La section 3 du RFC décrit cette extension
HOST
. Elle a la forme d'une commande qui doit
être envoyée au serveur avant l'authentification
(rappelez-vous qu'un des buts de cette commande est d'avoir la
possibilité d'authentifications différentes selon le serveur
virtuel). Le serveur doit répondre par un code 220 si tout s'est bien
passé. Le RFC recommande que le serveur n'envoie le message de
bienvenue qu'après la commande
HOST
puisque cela lui permettrait d'adapter le
message de bienvenue au nom utilisé. Voici un exemple, où « C> »

## Données fournies

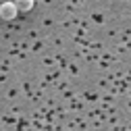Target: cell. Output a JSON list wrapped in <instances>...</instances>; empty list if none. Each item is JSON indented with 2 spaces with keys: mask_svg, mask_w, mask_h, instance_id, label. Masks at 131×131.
<instances>
[{
  "mask_svg": "<svg viewBox=\"0 0 131 131\" xmlns=\"http://www.w3.org/2000/svg\"><path fill=\"white\" fill-rule=\"evenodd\" d=\"M17 4V10H31L34 8V2L31 0H21V2H15Z\"/></svg>",
  "mask_w": 131,
  "mask_h": 131,
  "instance_id": "obj_2",
  "label": "cell"
},
{
  "mask_svg": "<svg viewBox=\"0 0 131 131\" xmlns=\"http://www.w3.org/2000/svg\"><path fill=\"white\" fill-rule=\"evenodd\" d=\"M17 4L15 2H2L0 4V19H4V21H10L17 17Z\"/></svg>",
  "mask_w": 131,
  "mask_h": 131,
  "instance_id": "obj_1",
  "label": "cell"
}]
</instances>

## Consigne
Poursuivez l'extrait consacré à la commande HOST en reprenant juste après ses derniers mots.

## Corrigé
indique un message envoyé par le client FTP et « S> » un message
envoyé par le serveur FTP :
C> HOST ftp.example.com S> 220 Host accepted
Et, en cas d'authentification :
C> HOST ftp.example.com S> 220 Host accepted C> USER foo S> 331 Password required C> PASS bar S> 230 User logged in ftp.example.com
La commande HOST
prend comme paramètre le
nom de domaine qui a été utilisé par le client,
après d'éventuelles normalisations comme l'ajout d'un suffixe
(par contre, si c'est un alias dans le DNS, on
utilise l'alias, pas le nom canonique). Si le nom est un
IDN, c'est la forme
Punycode qui doit être utilisée dans la
commande HOST
:
% logiciel-client ftp.café-crème.example C> HOST ftp.xn--caf-crme-60ag.example S> 220 Host accepted
Si l'utilisateur humain avait
utilisé directement une adresse IP, c'est elle qu'on passe à la
commande HOST
:
C> HOST [2001:db8::c000:201] S> 220 Host accepted
Ou bien :
C> HOST 192.0.2.1 S> 220 Host accepted (but you should use IPv6)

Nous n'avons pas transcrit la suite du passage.